82Keine Kostenübernahme für Misteltherapie als Außenseitermethode
Keine Kostenübernahme für Misteltherapie als Außenseitermethode
Mit Bescheid vom 9.7.2020 lehnte die Bekl den Antrag der Kl auf Gewährung des Präparats „ISCADOR-M, AMP SER 0 2x7 14 ST“ – in der Folge ISCADOR oder Misteltherapie – laut Verordnung eines Facharztes für Innere Medizin ab. Mit ihrer Klage begehrte die Kl die Übernahme der Kosten für das Präparat im gesetzlichen Ausmaß. Die Bekl wandte ein, dass ISCADOR nicht im Erstattungskodex (EKO) enthalten sei und es keinen eindeutigen Nachweis für eine therapeutische Wirksamkeit gäbe.
Das Erstgericht wies das Klagebegehren auch im zweiten Rechtsgang ab. Das Berufungsgericht gab der Berufung der Kl ebenso wenig Folge und begründete die Entscheidung damit, dass die Kl die zur Verfügung stehenden schulmedizinischen Behandlungsmethoden zur Behandlung der Nebenwirkungen der Tumortherapie nicht angewandt habe, sodass nicht davon ausgegangen werden könne, dass diese Behandlungsmethoden im Falle der Kl nicht erfolgreich bzw jedenfalls mit erheblichen Nebenwirkungen verbunden gewesen wäre. Darüber hinaus stehe weder eine statistisch untermauerte erfolgreiche Anwendung des Präparats ISCADOR für die hier zu beurteilende Behandlung fest, noch wurde festgestellt, dass das Präparat tatsächlich im Fall der Kl eine Verbesserung ihrer Symptome bewirkt habe.

• [Daten zur Analyse]
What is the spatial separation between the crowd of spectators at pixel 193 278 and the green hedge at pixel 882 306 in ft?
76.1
==
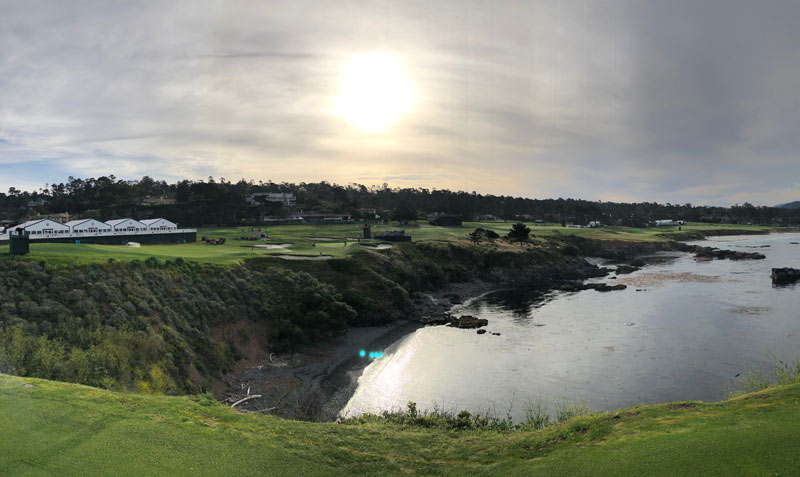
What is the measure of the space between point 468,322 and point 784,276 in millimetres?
---
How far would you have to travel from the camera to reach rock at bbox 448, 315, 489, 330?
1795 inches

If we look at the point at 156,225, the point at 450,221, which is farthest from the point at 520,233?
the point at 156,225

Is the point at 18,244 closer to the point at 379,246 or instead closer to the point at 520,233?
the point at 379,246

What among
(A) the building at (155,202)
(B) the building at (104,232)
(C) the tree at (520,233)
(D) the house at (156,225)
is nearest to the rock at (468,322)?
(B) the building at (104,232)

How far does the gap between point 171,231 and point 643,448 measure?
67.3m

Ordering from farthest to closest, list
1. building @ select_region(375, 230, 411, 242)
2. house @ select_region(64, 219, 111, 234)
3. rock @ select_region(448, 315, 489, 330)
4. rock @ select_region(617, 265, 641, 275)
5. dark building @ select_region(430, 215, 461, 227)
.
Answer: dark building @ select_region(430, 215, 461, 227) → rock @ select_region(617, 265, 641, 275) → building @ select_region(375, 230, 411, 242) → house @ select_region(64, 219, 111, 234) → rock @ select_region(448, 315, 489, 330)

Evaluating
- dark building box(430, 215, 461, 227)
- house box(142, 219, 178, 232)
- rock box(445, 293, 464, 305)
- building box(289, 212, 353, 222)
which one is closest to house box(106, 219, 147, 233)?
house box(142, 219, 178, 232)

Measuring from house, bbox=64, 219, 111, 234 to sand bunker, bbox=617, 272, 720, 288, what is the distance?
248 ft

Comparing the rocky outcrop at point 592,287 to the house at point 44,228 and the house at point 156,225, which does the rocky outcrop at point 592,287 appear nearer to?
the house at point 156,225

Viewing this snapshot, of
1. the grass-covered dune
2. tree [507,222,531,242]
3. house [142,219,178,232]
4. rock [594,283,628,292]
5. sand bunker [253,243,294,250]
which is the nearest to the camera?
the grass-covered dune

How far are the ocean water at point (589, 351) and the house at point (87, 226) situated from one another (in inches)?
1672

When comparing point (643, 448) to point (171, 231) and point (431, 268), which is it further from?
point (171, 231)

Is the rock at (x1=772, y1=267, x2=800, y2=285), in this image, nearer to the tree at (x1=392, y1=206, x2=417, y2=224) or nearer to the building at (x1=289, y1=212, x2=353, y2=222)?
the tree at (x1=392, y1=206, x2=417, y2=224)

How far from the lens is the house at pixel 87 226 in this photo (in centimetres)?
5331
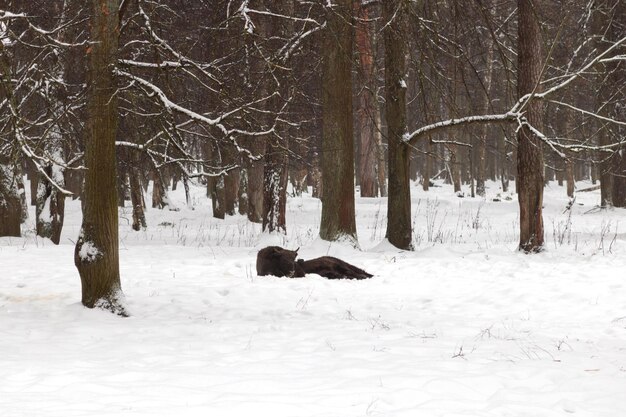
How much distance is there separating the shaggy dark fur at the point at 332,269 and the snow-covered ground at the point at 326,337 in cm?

• [Anforderung A]
Prüfe, ob die Aussagen (i) bis (iii) mit dem Text zur Misteltherapie übereinstimmen. Gib für jede Aussage Ja oder Nein an und belege dies mit den entscheidenden Worten des Textes als wörtlichem Zitat.
(i) Die Beklagte lehnte den Antrag der Klägerin mit Bescheid vom 9.7.2020 ab.
(ii) Das Berufungsgericht gab der Berufung der Klägerin Folge.
(iii) Nach Angabe der Beklagten ist ISCADOR im Erstattungskodex enthalten.
• [Anforderung B]
Führe den Text zur Misteltherapie im Anschluss an seinen letzten Satz weiter.

• [Erwartete Ausgabe A]
(i) Ja: „Mit Bescheid vom 9.7.2020 lehnte die Bekl den Antrag der Kl auf Gewährung des Präparats“
(ii) Nein: „Das Berufungsgericht gab der Berufung der Kl ebenso wenig Folge“
(iii) Nein: „dass ISCADOR nicht im Erstattungskodex (EKO) enthalten sei“

• [Erwartete Ausgabe B]
Der OGH wies die außerordentliche Revision mangels Vorliegens einer Rechtsfrage von erheblicher Bedeutung iSd § 502 Abs 1 ZPO zurück.
Die Kl stellt in ihrer außerordentlichen Revision die Anwendung der Rsp zur Übernahme von Kosten von „Außenseitermethoden“ nicht in Frage, argumentiert jedoch, dass die Anwendung keine Außenseitermethode sei, weil es sich um eine nach dem aktuellen Stand der Wissenschaft anerkannte Behandlungsmethode handle.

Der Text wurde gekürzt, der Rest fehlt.